Book Review

Persuasion: A Colors [sic] Primer (Little Miss Austen) by Jennifer Adams, Art by Alison Oliver

a con job luring in hapless literary parents: AVOID AT ALL COSTS

Well, first of all let’s make it clear that Alison Oliver has done nothing wrong.

The artwork in this charming at first look only board book (aimed at the awful kind of insufferable literary babies that my child, BB Whamathan, is destined to be) is absolutely fine.

Serviceable.

No issues with it.

No problems.

From the cover through to the single illustration that adorns each double page spread, the images provided by Oliver are clear, fun, unpretentious and absolutely include the colour that appears in the matching text. So, let’s be clear, the problem isn’t Oliver.

Because there is a problem.

There’s a fucking big problem, and I don’t mean the Americanised spelling of “colors” on the cover of this book allegedly based on an English novel and commercially available in Canada… Let the Americans spell things however they want, come on. Most of them don’t have much, down there, in America. Let them have their u-less colour. It’s the least we can do. So that isn’t the problem.

No, the big problem, the huge problem, the irrevocable and unignorable problem is that this book – this “Little Miss Austen” board book that claims to introduce the work of Jane Austen to babies – lies about its one base promise…

Every two page spread features, on the right hand side, an illustration of a location or a character or a feature from the novel Persuasion (by star of the English ten pound note, Jane Austen) with a tiny two or three word label underneath stating who – or what – this is meant to represent. All well and good and as expected.

On the opposite page – in big, big, print, the text that the book is tonally and visibly focusing upon – are always TWO words, an adjective (a colour) and a noun. I presumed – and I’d presume that most purchasers (and maybe even readers) of Persuasion: A Colors [sic] Primer would presume the same – that all of these colour and noun pairings would be raw, heady excerpts from Jane Austen’s infamous prose.

I’m afraid, literature fans, that this is bullshit, and NOT ONLY does Jennifer Adams’ text not quote directly from the novel nor quote from it haphazardly without correct formatting to indicate ellipses or excisions (which could be excusable as this is a book for babies, some of the world’s least discerning readers), but Adams uses MULTIPLE colours in her book that aren’t even mentioned in Persuasion at all (as verified by a family text search on the Project Gutenberg version of the novel)…

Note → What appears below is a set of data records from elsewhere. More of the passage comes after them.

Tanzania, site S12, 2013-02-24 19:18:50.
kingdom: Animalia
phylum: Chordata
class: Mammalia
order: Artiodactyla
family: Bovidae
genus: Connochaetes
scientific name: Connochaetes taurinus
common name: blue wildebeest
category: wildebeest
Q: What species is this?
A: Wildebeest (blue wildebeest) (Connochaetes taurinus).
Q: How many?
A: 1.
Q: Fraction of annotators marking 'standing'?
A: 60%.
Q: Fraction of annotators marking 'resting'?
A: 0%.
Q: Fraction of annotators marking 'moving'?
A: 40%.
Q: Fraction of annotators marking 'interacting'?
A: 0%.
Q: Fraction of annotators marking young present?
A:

One of the illustrations shows a character in a green outfit, with the two word description: “SAGE DRESS”. The word “sage” does not appear in the novel.

We are shown a boat with “IVORY SAILS”. Ivory isn’t even mentioned as a material in Persuasion, let alone as a colour.

“BEIGE HOUSE”. No no no no no no no – not only was Austen not using the word “beige” as a colour, no one else was for a few more decades (according to Google’s Oxford University-backed etymology dictionary).

Austen was not an early adopter! Austen was not a powerhouse of neologisms! Austen was known for searing wit, psychological slash sociocultural insight and neat plotting, not for popularising new words for colours!

Adams does the same thing with the word “MAUVE” and though I can’t remember the noun that went with it (I’m on a train on the way to a job and I didn’t bring a baby’s board book with me), I do know (Wikipedia told me) that this wasn’t a popular word until 1859, by which point Austen had been dead for longer than I’ve been alive, and I’m so old that sometimes people look at me as if I’ve performed a miracle when I tell them I conceived a child within the last 18 months.

So, what this means is that the book contains nothing but lies.

False promises and lies.

This is not a heavily abridged version of Jane Austen’s Persuasion. This isn’t a version of Jane Austen’s Persuasion at all.

The colours included in this primer aren’t colours with any connection to the novel, or with early 19th century life at all.

The public domain is the public domain as far as intellectual property goes, I get that, but it feels dishonest, cruel and unliterary to use the name and the work of Jane Austen – one of the few non-monarch women who the Bank of England deems good enough to put on its money – to sell copies of this colour primer (tbf it is useful as a colour primer) that has no deep or meaningful relationship to the original text of Persuasion.

It’s a trap, it’s a con, it’s a gimmick, for sick, sad, literary losers like me who dream of raising precocious, literate toddlers.

Avoid, lest ye be riven with riotous disgust like me.

This is not Jane Austen’s Persuasion for babies. This is not Jane Austen’s Persuasion at all.